A dairy cow's rumen can act as a biological filter, breaking down most perchlorate in feed, according to an Agricultural Research Service (ARS) study published this week in the Proceedings of the National Academy of Science.

The research was done by animal physiologist Anthony V. Capuco and a team of scientists from the ARS Bovine Functional Genomics Laboratory, and by chemist Clifford Rice and a team from the ARS Environmental Quality Laboratory.
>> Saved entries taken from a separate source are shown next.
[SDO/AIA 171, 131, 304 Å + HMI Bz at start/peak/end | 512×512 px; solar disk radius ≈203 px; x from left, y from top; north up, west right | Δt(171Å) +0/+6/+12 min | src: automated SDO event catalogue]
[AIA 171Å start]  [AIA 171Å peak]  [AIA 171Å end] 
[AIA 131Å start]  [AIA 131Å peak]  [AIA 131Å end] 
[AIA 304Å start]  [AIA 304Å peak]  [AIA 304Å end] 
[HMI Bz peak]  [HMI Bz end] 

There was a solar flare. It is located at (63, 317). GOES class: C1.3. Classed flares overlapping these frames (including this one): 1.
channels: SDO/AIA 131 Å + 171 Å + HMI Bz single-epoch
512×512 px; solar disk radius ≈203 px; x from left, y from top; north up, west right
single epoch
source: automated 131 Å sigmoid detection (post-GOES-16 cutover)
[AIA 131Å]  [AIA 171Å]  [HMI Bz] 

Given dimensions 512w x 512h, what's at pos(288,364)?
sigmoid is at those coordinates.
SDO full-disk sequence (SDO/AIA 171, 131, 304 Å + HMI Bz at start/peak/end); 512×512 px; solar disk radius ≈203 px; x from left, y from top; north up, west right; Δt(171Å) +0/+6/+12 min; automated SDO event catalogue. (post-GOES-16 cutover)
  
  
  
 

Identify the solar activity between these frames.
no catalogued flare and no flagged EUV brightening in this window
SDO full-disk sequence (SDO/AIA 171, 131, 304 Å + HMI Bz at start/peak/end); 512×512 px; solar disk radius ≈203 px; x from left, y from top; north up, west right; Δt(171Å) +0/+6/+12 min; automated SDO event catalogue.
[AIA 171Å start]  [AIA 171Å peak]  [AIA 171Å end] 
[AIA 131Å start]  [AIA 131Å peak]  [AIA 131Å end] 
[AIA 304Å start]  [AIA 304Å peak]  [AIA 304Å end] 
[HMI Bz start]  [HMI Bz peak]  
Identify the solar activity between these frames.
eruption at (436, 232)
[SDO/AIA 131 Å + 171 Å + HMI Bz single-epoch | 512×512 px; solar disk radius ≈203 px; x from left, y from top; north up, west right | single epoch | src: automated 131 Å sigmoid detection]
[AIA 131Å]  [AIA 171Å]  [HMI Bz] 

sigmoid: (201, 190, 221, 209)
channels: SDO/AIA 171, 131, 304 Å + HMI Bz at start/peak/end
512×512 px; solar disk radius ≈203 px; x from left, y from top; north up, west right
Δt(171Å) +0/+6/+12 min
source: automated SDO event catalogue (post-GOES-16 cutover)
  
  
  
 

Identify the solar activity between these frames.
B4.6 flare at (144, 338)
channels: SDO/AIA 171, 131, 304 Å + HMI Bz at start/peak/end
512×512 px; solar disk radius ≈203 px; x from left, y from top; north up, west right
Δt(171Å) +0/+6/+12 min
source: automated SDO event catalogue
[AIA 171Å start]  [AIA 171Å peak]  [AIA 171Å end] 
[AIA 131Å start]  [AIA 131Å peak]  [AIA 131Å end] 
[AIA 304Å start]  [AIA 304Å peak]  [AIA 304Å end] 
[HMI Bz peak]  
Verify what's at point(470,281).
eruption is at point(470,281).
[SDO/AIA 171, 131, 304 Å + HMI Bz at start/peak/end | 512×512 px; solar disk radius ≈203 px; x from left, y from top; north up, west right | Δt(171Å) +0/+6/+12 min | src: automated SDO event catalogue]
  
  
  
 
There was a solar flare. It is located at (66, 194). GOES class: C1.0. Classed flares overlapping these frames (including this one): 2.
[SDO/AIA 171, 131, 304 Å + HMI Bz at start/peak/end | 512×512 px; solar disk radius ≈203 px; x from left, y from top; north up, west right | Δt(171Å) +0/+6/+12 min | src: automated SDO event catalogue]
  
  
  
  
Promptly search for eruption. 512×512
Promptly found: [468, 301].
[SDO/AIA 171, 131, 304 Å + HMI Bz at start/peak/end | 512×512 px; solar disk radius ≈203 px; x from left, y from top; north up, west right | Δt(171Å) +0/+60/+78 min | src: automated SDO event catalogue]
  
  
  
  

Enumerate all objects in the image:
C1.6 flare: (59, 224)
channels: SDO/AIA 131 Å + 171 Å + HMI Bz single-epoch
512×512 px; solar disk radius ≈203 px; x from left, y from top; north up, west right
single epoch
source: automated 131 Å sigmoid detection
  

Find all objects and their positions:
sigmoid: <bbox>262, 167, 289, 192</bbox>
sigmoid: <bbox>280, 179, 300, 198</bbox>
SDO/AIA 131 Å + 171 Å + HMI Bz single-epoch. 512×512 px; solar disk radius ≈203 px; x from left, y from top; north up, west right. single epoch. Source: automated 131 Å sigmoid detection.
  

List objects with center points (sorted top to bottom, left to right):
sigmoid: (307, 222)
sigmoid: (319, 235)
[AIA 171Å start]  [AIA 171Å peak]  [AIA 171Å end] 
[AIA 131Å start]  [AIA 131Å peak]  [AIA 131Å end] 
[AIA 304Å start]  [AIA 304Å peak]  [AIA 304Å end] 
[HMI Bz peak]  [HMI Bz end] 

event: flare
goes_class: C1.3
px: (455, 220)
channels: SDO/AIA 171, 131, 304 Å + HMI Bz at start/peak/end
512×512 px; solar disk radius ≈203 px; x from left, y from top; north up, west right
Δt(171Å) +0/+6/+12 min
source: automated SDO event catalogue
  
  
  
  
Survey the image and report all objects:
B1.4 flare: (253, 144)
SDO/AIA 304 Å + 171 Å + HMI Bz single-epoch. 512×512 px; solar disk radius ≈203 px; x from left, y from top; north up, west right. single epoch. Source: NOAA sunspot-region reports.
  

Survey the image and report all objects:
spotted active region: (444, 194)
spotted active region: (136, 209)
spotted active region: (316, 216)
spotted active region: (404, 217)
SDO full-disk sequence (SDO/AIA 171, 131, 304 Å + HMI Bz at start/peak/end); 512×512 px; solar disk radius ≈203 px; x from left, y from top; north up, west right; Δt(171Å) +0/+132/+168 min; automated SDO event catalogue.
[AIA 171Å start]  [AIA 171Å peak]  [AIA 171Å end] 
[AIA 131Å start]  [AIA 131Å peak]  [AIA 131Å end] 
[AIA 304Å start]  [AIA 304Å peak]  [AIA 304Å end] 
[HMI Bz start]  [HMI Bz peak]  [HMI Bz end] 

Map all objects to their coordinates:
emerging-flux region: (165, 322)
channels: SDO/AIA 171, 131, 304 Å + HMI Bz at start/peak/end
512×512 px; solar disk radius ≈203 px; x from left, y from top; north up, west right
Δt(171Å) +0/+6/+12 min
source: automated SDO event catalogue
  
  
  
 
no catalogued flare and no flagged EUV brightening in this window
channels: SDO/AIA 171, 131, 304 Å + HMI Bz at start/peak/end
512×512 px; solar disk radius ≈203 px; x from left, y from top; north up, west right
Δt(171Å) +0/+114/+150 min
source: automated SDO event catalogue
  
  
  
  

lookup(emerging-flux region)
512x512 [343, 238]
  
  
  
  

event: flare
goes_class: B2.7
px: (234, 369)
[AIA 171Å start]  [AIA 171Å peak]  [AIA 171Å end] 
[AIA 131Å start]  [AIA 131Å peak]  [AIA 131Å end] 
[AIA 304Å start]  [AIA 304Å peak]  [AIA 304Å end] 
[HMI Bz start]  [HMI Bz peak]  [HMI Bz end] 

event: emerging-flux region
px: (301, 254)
Both labs are part of the ARS Henry A. Wallace Beltsville (Md.) Agricultural Research Center. The scientists found that up to 83 percent of perchlorate fed to cows is metabolized by the rumen.

Public concern about perchlorate, an industrially used oxidant as well as a naturally occurring compound, has increased in recent years, especially after very low levels of perchlorate were found in milk.

Capuco and his colleagues found that while perchlorate levels in the milk of cows fed various levels of perchlorate did increase slightly as consumption increased, the levels did not rise in direct proportion to the increased consumption. Similar trends were noted in urine, feces and blood.

Previous work had shown that perchlorate did not accumulate in the cows' tissues, and the researchers found no deleterious health effects in the cows, even at the highest level of perchlorate fed--40 mg/day--in the study. No changes were found in the cows' blood chemistry, blood differential counts, incidence of mastitis, body temperature or thyroid hormone concentrations, or in indirect measures of health such as feed intake and milk production.

This study helps assess environmental influences on milk perchlorate levels and provides a context for assessing the potential for impact on human health.

ARS is the U.S. Department of Agriculture's chief in-house scientific research agency.